For me, following Jesus has recently included things such as going for coffee with a neighbor even though I might rather be doing something else. It has included giving up sleep and space in our home to someone sleeping rough. It has meant just smiling while I watch neighbor kids tear up the newly seeded lawn. It has included our family living with less. It has meant volunteering in an inner-city school, a job that often comes with more pain than joy.
For a young single man in our community, following Jesus has meant giving up boiling anger and the desire to push people away. Since birth he’s been in and out of foster care. He continues to struggle with the pain and anxiety of separation—not having parents who cared for him the way he always hoped, not having a dad around to spend time with him.
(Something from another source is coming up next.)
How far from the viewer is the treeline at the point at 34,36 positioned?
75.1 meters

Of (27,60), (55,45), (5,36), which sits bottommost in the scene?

“After my experience with coming to Christ and joining a missional community (The Table),” he said, “I started to show up at their gatherings regularly. The more I went, the more free and peaceful I felt.” For him, following Jesus into Christian community has become an amazing source of peace amid constant feelings of separation and anxiety. This young man continually gives up his desire to be alone and detach from others so he can be in and with Christian community.
I recently asked urban ministry practitioner Samantha Brinkman what it meant for her to give up everything to follow Jesus. She responded, “I can trust that wherever God is leading me is far better than wherever I can go on my own.” These words ring true for the young man I mentioned, for Levi, for Peter, for Brady, and for me. Yes, leaving our stuff behind can be painful. But there’s always something better on the other side.
“It's not just leaving your home to follow Jesus into the wilderness,” Brinkman added. “It's leaving the burdens of a sinful world to walk beside still waters and lie in green pastures.”
Brinkman’s words remind us that leaving behind our personal desires to follow Jesus’ desires instead always comes with amazing benefits.
Today Brady is still struggling with the slow leak of his ego and losing street cred. He's still learning new life rhythms beyond crime and addiction.
A young man continues to struggle with detachment issues and a longing to be alone.
I still struggle with what it means to give up more conveniences and comfort as our family does ministry in an under-resourced urban context where many people struggle daily to afford food, survive on disability support programs or part-time minimum wage income amid an increasingly expensive rental market.
In the midst of the struggles, Jesus invites us deeper into something better, something we don’t fully understand. Yet we follow Jesus.
- What have you left behind, such as personal goals or pursuits, in order to follow Jesus?
- What do you think should be the priorities in the life of a Christ-follower?
- The author talks about wanting a “cheap Jesus”—one that demands small sacrifices from us but not huge sacrifices. Have you struggled with this desire for a cheap Jesus in your life? If yes, how? If not, how have you kept it at bay?
- What are some of the amazing benefits you can think of from following Jesus?
About the Author
Terence Schilstra is the pastor/planter at The Table, a Christian Reformed church plant in downtown Thorold, Ont., and author of Peace of the City; A Handbook for Missional Communities.